Wer in einem Radius von bis zu zehn Kilometern von Windkraftwerken lebt, muss mit ernsthaften gesundheitlichen Beeinträchtigungen – inklusive Missbildungen, Fehlgeburten und Krebs – rechnen. Dies legt zumindest eine aktuelle Studie nahe. Menschen und Tiere sind gleichermaßen von den negativen Auswirkungen betroffen. In Deutschland und Österreich dürfen solche Anlagen noch näher an Siedlungen gebaut werden.

Es ist weithin bekannt, dass Offshore-Windkraftwerke das maritime Leben negativ beeinflussen. Von den unzähligen geschredderten Vögeln und Fledermäusen durch die Rotorblätter von Windkraftanlagen ganz zu schweigen. Doch das ist noch lange nicht alles. Die Erosion der Rotoren sorgt auch für die Verbreitung von gefährlichen Giftstoffen und Nanoplastik, welche die Gesundheit von Mensch und Tier gefährden. Von den Schallwellen ganz zu schweigen.

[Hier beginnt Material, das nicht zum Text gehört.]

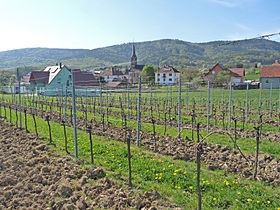Le village et son vignoble.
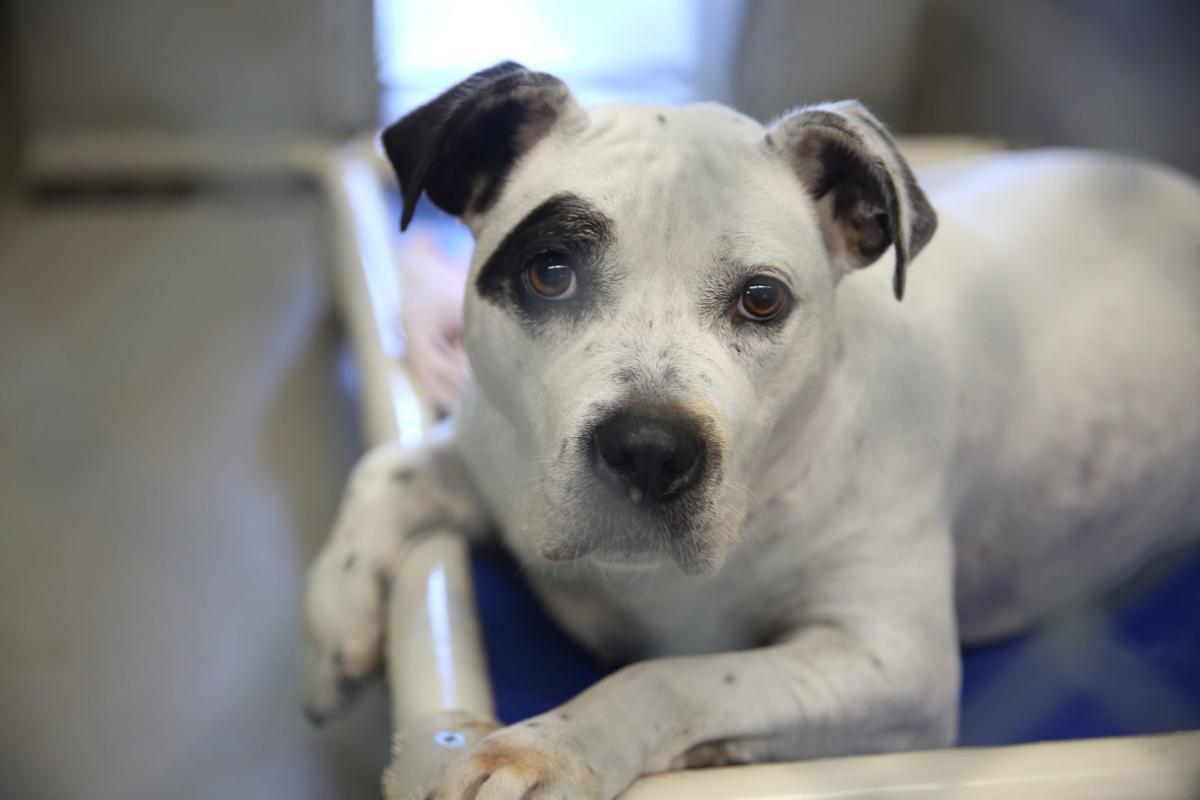 Animal Shelter - Public Health - Atlantic County Government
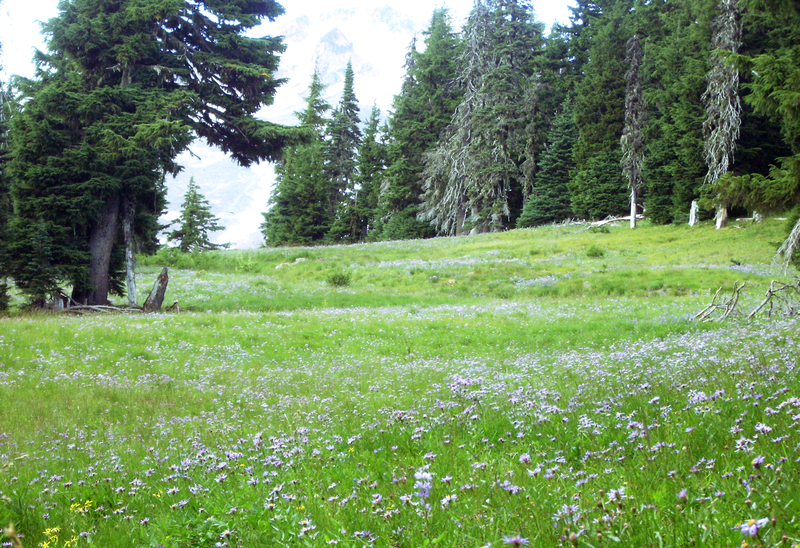 File:Mount Hood timberline alpine meadow in bloom P1709d.png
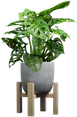 Picture of Monkey Mask Plant (Monstera adansonii) in a grey concrete pot on a wooden plant stand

Eine aktuelle Studie („Wind turbines: Vacated/abandoned homes study – Exploring research participants’ descriptions of observed effects on their pets, animals, and well water“) zeigt nun auf, dass solche Windkraftanlagen eine enorme Gefahr für die Gesundheit von Mensch und Tier darstellen. So wurden bei Tieren, die in einem Radius von zehn Kilometern rund um solche Anlagen leben vermehrt Fehlbildungen von Gliedmaßen und andere Geburtsfehler festgestellt. Auch sank die Fruchtbarkeitsrate deutlich ab.

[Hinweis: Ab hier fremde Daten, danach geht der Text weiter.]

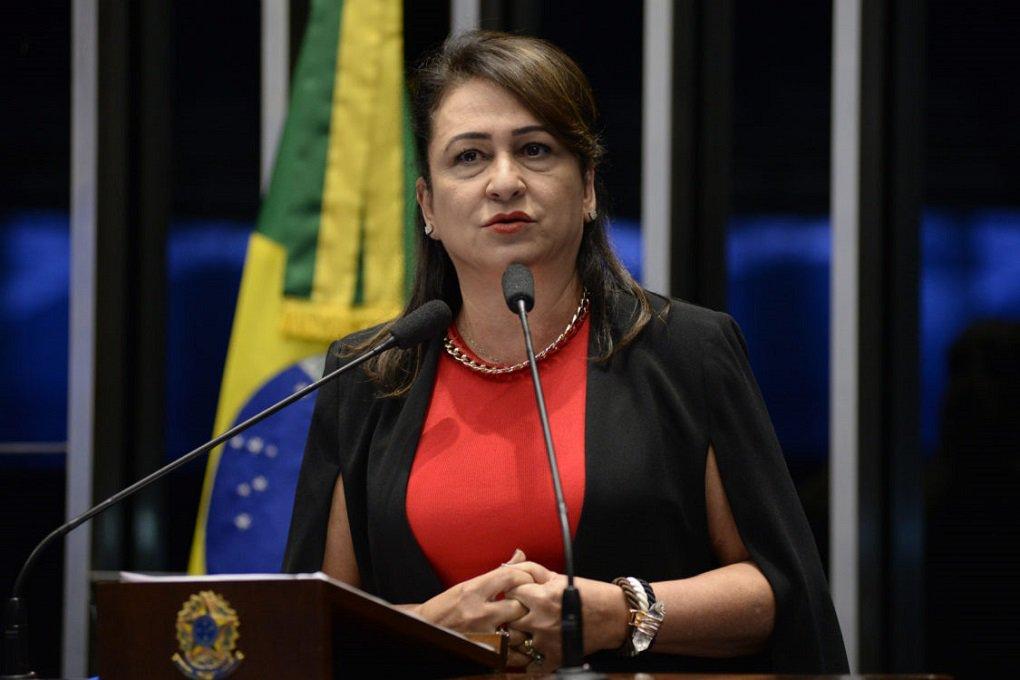 Plenário do Senado durante sessão deliberativa ordinária. Em discurso, senadora Kátia Abreu (PMDB-TO). Foto: Jane de Araújo/Agência Senado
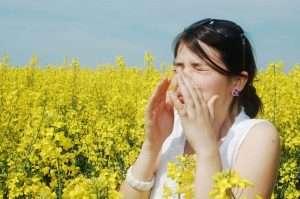 Анализы на аллергены: где сдавать, расшифровка, отзывы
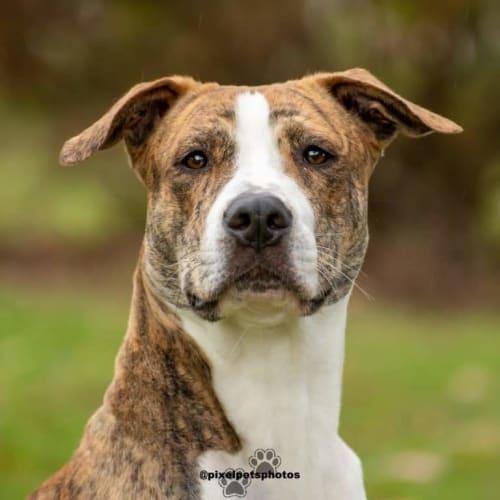 Stubbs - American Bulldog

Bei Waldtieren war der Cortisollevel um bis zu 264 Prozent erhöht, was auf massiven Stress hindeutet. Zudem wurden die Haus- und Nutztiere auch deutlich aggressiver. Bei den untersuchten Menschen fanden sich höhere Krebsraten, sowie einen Anstieg von Tot- und Fehlgeburten. Nicht wenige Menschen sind nach dem Bau solcher Anlagen in ihrer Nachbarschaft weggezogen, weil sie sich einfach nicht mehr wohl fühlten. Selbst die Wasserqualität in den Brunnen der Region verschlechterte sich deutlich.

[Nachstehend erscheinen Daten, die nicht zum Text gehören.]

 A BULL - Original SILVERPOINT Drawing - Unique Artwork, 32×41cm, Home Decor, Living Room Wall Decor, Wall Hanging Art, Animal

In Deutschland gelten – je nach Bundesland – unterschiedliche Mindestabstände zu Wohnsiedlungen. Doch mit Mindestentfernungen von bis zu 2000 Metern (oftmals deutlich darunter) liegen diese deutlich unter den zehn Kilometern Radius, die in der Studie untersucht wurden. Denn in der Bundesrepublik geht es offensichtlich nur um die Lärmbelastung durch die Rotoren. Weitere negative gesundheitliche Auswirkungen spielen hierbei wohl keine Rolle.

Ein möglicherweise noch viel zu wenig beachteter Aspekt als Nebenwirkung der Errichtung von Windrädern ist der in der Studie erforschte und thematisierte Einfluss auf das Grundwasser. Die Veränderung oder Verseuchung des Grundwassers – sogar durch sichtbare Schmutzpartikel – geschieht nicht nur durch die Windkraftanlagen selbst sondern auch durch nicht sorgsam isolierte Strommasten. Zitat:

Bei Basistests, die vor dem Bau des IWT durchgeführt wurden, und bei Tests während des Baus wurde festgestellt, dass mindestens ein lokaler Brunnen eine „14.000-fache Zunahme an Schwarzschieferpartikeln“ aufwies. [Mehrere Jahre, nachdem Schwarzschiefer im Brunnenwasser aufgetaucht war, ergaben Analysen, dass die Sedimente mehr Anlass zur Sorge gaben als zuvor, darunter „übermäßiges Sediment, problematische Gase und potenziell infektionsverursachender Biofilm“ und dass diese zu den Problemen gehörten, „mit denen die Brunnenbesitzer“ in der Gegend „plagten“. Zu den Ergebnissen gehörte Folgendes:

  • Es wurde festgestellt, dass die Sedimente, die seit dem Bau der Windparks in North Chatham-Kent kontinuierlich in zahlreiche Wasserbrunnen eingeleitet wurden, Kettle Point Black Shale enthalten.

Außerdem:

  • Der Kettle Point-Schwarzschiefer gilt in Kanada als umweltschädlich, da er nachweislich Schwermetalle wie Arsen, Quecksilber, Blei und Uran enthält. 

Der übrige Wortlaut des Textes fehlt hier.